Even with ecommerce growth of 118% for the quarter and 145% for the year, Target executives continually stressed that the store continues to be the foundation of its success, driving digital as well as physical sales gains.

At the same time, Target announced an ambitious plan to invest $4 billion annually over the next several years to enhance fulfillment services and the store experience, last-mile and replenishment operations, and open new stores while remodeling existing ones.

Revenue was up 21% in Q4, from $23.4 billion to $28.34 billion, compared to expectations of $27.48 billion. Adjusted net income was $1.35 billion or $2.67 per share, up 66% from 2019 and ahead of the Refinitiv analyst consensus of $2.54 per share.

Overall comps grew 20.5% in the quarter (up 6.9% for stores, 118% for ecommerce), with traffic growth up 6.5% and average ticket value up 13.1%.

For the year, Target’s ecommerce sales were up 145%, and overall revenue increased 19.8% to $93.6 billion, the highest gain in 11 years, the company said.

Target’s same-day services, including store and curbside pickup and delivery via Shipt, grew 212%, with curbside up a massive 500%. More than 95% of Target’s fourth quarter sales were fulfilled by its stores, either through purchase or ecommerce fulfillment. And the company now has more than 90 million members in its Circle loyalty program, two years after its launch.

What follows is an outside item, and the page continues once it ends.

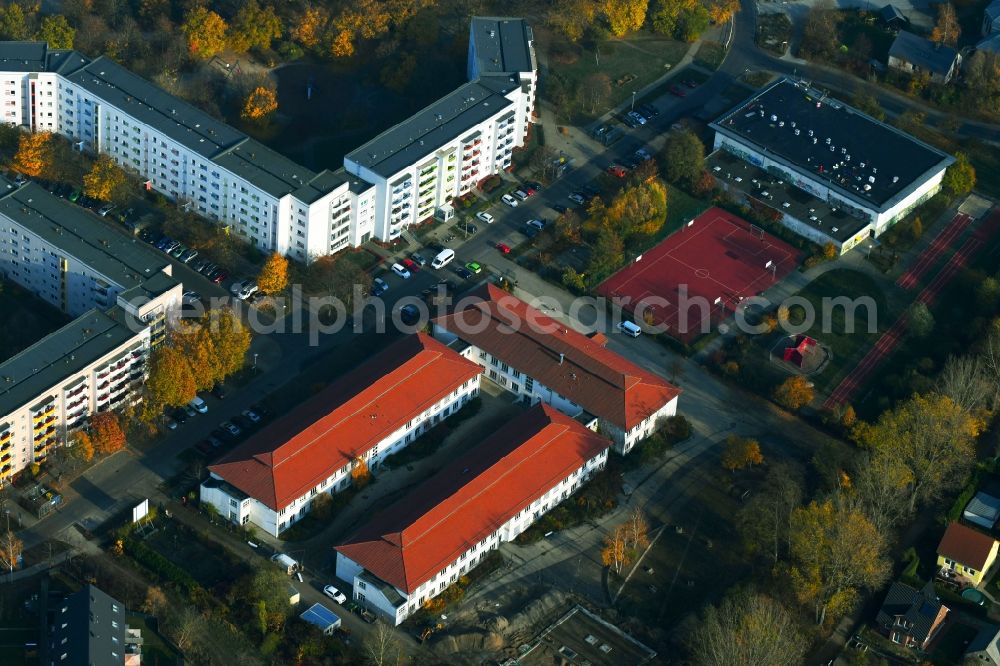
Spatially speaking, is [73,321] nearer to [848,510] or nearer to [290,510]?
[290,510]

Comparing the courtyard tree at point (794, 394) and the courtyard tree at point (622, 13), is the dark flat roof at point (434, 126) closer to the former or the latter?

Brian Cornell, CEO of Target, said the store fleet remains firmly at the center of the company’s omnichannel strategy.

“We created a durable, sustainable and scalable business model that puts Target on a road of our own,” Cornell told analysts on an earnings call. “Our goal was to use our proximity, nearly 1,900 stores within 10 miles of the vast majority of U.S. consumers, to offer the fastest and easiest digital fulfillment in retail, and the capabilities we’ve built to become America’s easiest place to shop also cracked the essential question of how to grow our digital sales exponentially while maintaining the overall profitability of our business.”

Cornell said the company’s massive investments in supply chain, store operations and overall technology are paying dividends in terms of the ability to make its stores a rollup of showroom, service center and fulfillment hub.

“Without these investments, we simply wouldn’t have been able to satisfy the exploding guest demand for same-day services, represented by more than 600% growth in drive-up,” he said. “Likewise, Shipt is an extraordinary capability that grew by more than 300% last year and will continue to grow as more guests recognize the power of having their purchases brought to their doorstep in as little as an hour.”

Target EVP and CFO Michael Fiddelke said the company has seen a high degree of loyalty and repeat behavior among both the 12 million new omnichannel customers that were attract to Target over the past year and existing ones, which he attributed to a focus on the “guest relationship” and team performance.

“Thanks to the incredible experience our store teams provide, once guests try a service like drive up, they come back, and we’ve seen higher rates of stickiness this year than historically for some of those digital fulfillment services,” Fiddelke said. “That bodes well for the stickiness of those guests and those behaviors going forward. … A lot of America shops Target, and it’s the deepening of those existing guests as they shop us in new and different ways, and more often, that’s our focus.”